[Collected data entries]
----------
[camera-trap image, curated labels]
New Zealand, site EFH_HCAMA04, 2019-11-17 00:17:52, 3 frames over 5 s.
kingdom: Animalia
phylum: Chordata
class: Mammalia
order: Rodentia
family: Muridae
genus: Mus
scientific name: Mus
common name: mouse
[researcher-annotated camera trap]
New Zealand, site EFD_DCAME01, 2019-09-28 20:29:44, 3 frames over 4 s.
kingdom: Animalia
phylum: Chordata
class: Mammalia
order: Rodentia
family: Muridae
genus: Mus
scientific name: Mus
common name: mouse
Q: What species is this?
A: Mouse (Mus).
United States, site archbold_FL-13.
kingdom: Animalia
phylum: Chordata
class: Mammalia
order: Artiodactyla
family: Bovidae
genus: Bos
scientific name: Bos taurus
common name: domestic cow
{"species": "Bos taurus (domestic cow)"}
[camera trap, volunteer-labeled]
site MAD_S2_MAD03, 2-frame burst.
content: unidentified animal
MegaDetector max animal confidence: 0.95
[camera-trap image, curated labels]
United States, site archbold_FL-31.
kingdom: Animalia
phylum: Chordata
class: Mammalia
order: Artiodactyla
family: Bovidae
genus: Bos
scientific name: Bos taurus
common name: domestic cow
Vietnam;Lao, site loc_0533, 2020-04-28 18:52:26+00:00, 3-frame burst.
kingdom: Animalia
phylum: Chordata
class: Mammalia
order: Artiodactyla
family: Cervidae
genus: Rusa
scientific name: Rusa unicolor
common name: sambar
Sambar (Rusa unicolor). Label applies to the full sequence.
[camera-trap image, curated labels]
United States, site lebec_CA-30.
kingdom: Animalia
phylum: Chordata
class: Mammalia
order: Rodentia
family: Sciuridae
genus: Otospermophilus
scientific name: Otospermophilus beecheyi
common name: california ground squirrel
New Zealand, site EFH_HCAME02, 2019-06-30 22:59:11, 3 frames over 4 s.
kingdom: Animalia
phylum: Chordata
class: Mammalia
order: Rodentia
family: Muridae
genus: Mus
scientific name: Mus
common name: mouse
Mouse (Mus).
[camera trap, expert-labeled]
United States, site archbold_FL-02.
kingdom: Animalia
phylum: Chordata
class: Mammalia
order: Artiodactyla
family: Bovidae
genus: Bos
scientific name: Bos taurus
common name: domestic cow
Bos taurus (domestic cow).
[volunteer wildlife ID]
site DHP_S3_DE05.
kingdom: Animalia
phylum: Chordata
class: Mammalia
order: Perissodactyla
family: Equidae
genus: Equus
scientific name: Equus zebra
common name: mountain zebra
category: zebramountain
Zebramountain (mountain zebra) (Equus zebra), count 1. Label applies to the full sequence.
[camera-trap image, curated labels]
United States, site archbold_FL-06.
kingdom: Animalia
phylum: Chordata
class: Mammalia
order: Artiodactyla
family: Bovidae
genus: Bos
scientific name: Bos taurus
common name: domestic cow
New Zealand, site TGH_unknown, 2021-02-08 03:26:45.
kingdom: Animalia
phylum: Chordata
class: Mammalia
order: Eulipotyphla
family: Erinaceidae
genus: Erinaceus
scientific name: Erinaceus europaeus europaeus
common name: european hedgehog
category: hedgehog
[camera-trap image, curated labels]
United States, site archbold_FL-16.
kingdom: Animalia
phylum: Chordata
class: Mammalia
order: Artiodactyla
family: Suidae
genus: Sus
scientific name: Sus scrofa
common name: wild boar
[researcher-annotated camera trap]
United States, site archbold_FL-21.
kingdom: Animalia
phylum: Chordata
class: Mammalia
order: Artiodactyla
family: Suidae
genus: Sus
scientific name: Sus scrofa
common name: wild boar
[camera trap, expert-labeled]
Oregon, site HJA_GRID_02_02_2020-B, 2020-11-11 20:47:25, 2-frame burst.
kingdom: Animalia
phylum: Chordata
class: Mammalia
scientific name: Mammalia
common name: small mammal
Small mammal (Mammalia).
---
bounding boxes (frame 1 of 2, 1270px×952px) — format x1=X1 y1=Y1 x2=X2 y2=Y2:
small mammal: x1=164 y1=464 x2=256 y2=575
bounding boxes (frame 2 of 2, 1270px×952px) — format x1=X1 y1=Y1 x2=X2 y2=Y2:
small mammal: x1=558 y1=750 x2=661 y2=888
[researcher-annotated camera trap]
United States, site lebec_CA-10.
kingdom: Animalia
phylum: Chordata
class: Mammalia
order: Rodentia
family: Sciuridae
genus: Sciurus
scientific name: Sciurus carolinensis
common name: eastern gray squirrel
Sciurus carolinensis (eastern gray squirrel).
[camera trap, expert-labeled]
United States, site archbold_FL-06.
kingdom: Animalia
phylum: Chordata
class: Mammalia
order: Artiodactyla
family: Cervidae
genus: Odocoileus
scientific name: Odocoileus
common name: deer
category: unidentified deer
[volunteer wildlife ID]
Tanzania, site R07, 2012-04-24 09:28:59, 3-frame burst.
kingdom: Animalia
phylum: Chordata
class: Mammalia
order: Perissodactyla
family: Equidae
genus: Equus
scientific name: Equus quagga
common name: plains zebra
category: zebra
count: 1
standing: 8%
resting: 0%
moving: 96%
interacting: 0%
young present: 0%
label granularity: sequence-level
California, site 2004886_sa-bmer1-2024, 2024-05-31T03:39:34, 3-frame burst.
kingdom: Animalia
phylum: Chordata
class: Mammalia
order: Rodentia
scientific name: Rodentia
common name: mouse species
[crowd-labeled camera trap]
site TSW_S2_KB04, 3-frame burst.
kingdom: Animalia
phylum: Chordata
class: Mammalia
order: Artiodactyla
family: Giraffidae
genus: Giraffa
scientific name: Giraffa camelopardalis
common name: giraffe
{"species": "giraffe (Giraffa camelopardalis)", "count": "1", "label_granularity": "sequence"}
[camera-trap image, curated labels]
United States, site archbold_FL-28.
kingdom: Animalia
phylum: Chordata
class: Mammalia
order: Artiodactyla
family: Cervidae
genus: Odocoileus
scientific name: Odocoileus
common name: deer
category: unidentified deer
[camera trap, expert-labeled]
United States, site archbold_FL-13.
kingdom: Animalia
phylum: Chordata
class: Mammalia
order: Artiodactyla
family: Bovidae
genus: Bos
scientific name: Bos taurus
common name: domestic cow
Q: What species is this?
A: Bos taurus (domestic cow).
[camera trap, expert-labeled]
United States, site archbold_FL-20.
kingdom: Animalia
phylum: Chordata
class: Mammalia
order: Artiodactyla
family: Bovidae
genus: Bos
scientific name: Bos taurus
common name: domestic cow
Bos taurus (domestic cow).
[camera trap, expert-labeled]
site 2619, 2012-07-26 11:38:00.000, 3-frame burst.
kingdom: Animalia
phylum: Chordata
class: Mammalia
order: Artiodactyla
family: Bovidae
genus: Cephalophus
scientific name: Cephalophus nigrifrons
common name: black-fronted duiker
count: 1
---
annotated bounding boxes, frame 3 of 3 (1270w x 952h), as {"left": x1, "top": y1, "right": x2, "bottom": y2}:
----------
Send back all the records above word for word.

[camera-trap image, curated labels]
New Zealand, site EFH_HCAMA04, 2019-11-17 00:17:52, 3 frames over 5 s.
kingdom: Animalia
phylum: Chordata
class: Mammalia
order: Rodentia
family: Muridae
genus: Mus
scientific name: Mus
common name: mouse
[researcher-annotated camera trap]
New Zealand, site EFD_DCAME01, 2019-09-28 20:29:44, 3 frames over 4 s.
kingdom: Animalia
phylum: Chordata
class: Mammalia
order: Rodentia
family: Muridae
genus: Mus
scientific name: Mus
common name: mouse
Q: What species is this?
A: Mouse (Mus).
United States, site archbold_FL-13.
kingdom: Animalia
phylum: Chordata
class: Mammalia
order: Artiodactyla
family: Bovidae
genus: Bos
scientific name: Bos taurus
common name: domestic cow
{"species": "Bos taurus (domestic cow)"}
[camera trap, volunteer-labeled]
site MAD_S2_MAD03, 2-frame burst.
content: unidentified animal
MegaDetector max animal confidence: 0.95
[camera-trap image, curated labels]
United States, site archbold_FL-31.
kingdom: Animalia
phylum: Chordata
class: Mammalia
order: Artiodactyla
family: Bovidae
genus: Bos
scientific name: Bos taurus
common name: domestic cow
Vietnam;Lao, site loc_0533, 2020-04-28 18:52:26+00:00, 3-frame burst.
kingdom: Animalia
phylum: Chordata
class: Mammalia
order: Artiodactyla
family: Cervidae
genus: Rusa
scientific name: Rusa unicolor
common name: sambar
Sambar (Rusa unicolor). Label applies to the full sequence.
[camera-trap image, curated labels]
United States, site lebec_CA-30.
kingdom: Animalia
phylum: Chordata
class: Mammalia
order: Rodentia
family: Sciuridae
genus: Otospermophilus
scientific name: Otospermophilus beecheyi
common name: california ground squirrel
New Zealand, site EFH_HCAME02, 2019-06-30 22:59:11, 3 frames over 4 s.
kingdom: Animalia
phylum: Chordata
class: Mammalia
order: Rodentia
family: Muridae
genus: Mus
scientific name: Mus
common name: mouse
Mouse (Mus).
[camera trap, expert-labeled]
United States, site archbold_FL-02.
kingdom: Animalia
phylum: Chordata
class: Mammalia
order: Artiodactyla
family: Bovidae
genus: Bos
scientific name: Bos taurus
common name: domestic cow
Bos taurus (domestic cow).
[volunteer wildlife ID]
site DHP_S3_DE05.
kingdom: Animalia
phylum: Chordata
class: Mammalia
order: Perissodactyla
family: Equidae
genus: Equus
scientific name: Equus zebra
common name: mountain zebra
category: zebramountain
Zebramountain (mountain zebra) (Equus zebra), count 1. Label applies to the full sequence.
[camera-trap image, curated labels]
United States, site archbold_FL-06.
kingdom: Animalia
phylum: Chordata
class: Mammalia
order: Artiodactyla
family: Bovidae
genus: Bos
scientific name: Bos taurus
common name: domestic cow
New Zealand, site TGH_unknown, 2021-02-08 03:26:45.
kingdom: Animalia
phylum: Chordata
class: Mammalia
order: Eulipotyphla
family: Erinaceidae
genus: Erinaceus
scientific name: Erinaceus europaeus europaeus
common name: european hedgehog
category: hedgehog
[camera-trap image, curated labels]
United States, site archbold_FL-16.
kingdom: Animalia
phylum: Chordata
class: Mammalia
order: Artiodactyla
family: Suidae
genus: Sus
scientific name: Sus scrofa
common name: wild boar
[researcher-annotated camera trap]
United States, site archbold_FL-21.
kingdom: Animalia
phylum: Chordata
class: Mammalia
order: Artiodactyla
family: Suidae
genus: Sus
scientific name: Sus scrofa
common name: wild boar
[camera trap, expert-labeled]
Oregon, site HJA_GRID_02_02_2020-B, 2020-11-11 20:47:25, 2-frame burst.
kingdom: Animalia
phylum: Chordata
class: Mammalia
scientific name: Mammalia
common name: small mammal
Small mammal (Mammalia).
---
bounding boxes (frame 1 of 2, 1270px×952px) — format x1=X1 y1=Y1 x2=X2 y2=Y2:
small mammal: x1=164 y1=464 x2=256 y2=575
bounding boxes (frame 2 of 2, 1270px×952px) — format x1=X1 y1=Y1 x2=X2 y2=Y2:
small mammal: x1=558 y1=750 x2=661 y2=888
[researcher-annotated camera trap]
United States, site lebec_CA-10.
kingdom: Animalia
phylum: Chordata
class: Mammalia
order: Rodentia
family: Sciuridae
genus: Sciurus
scientific name: Sciurus carolinensis
common name: eastern gray squirrel
Sciurus carolinensis (eastern gray squirrel).
[camera trap, expert-labeled]
United States, site archbold_FL-06.
kingdom: Animalia
phylum: Chordata
class: Mammalia
order: Artiodactyla
family: Cervidae
genus: Odocoileus
scientific name: Odocoileus
common name: deer
category: unidentified deer
[volunteer wildlife ID]
Tanzania, site R07, 2012-04-24 09:28:59, 3-frame burst.
kingdom: Animalia
phylum: Chordata
class: Mammalia
order: Perissodactyla
family: Equidae
genus: Equus
scientific name: Equus quagga
common name: plains zebra
category: zebra
count: 1
standing: 8%
resting: 0%
moving: 96%
interacting: 0%
young present: 0%
label granularity: sequence-level
California, site 2004886_sa-bmer1-2024, 2024-05-31T03:39:34, 3-frame burst.
kingdom: Animalia
phylum: Chordata
class: Mammalia
order: Rodentia
scientific name: Rodentia
common name: mouse species
[crowd-labeled camera trap]
site TSW_S2_KB04, 3-frame burst.
kingdom: Animalia
phylum: Chordata
class: Mammalia
order: Artiodactyla
family: Giraffidae
genus: Giraffa
scientific name: Giraffa camelopardalis
common name: giraffe
{"species": "giraffe (Giraffa camelopardalis)", "count": "1", "label_granularity": "sequence"}
[camera-trap image, curated labels]
United States, site archbold_FL-28.
kingdom: Animalia
phylum: Chordata
class: Mammalia
order: Artiodactyla
family: Cervidae
genus: Odocoileus
scientific name: Odocoileus
common name: deer
category: unidentified deer
[camera trap, expert-labeled]
United States, site archbold_FL-13.
kingdom: Animalia
phylum: Chordata
class: Mammalia
order: Artiodactyla
family: Bovidae
genus: Bos
scientific name: Bos taurus
common name: domestic cow
Q: What species is this?
A: Bos taurus (domestic cow).
[camera trap, expert-labeled]
United States, site archbold_FL-20.
kingdom: Animalia
phylum: Chordata
class: Mammalia
order: Artiodactyla
family: Bovidae
genus: Bos
scientific name: Bos taurus
common name: domestic cow
Bos taurus (domestic cow).
[camera trap, expert-labeled]
site 2619, 2012-07-26 11:38:00.000, 3-frame burst.
kingdom: Animalia
phylum: Chordata
class: Mammalia
order: Artiodactyla
family: Bovidae
genus: Cephalophus
scientific name: Cephalophus nigrifrons
common name: black-fronted duiker
count: 1
---
annotated bounding boxes, frame 3 of 3 (1270w x 952h), as {"left": x1, "top": y1, "right": x2, "bottom": y2}:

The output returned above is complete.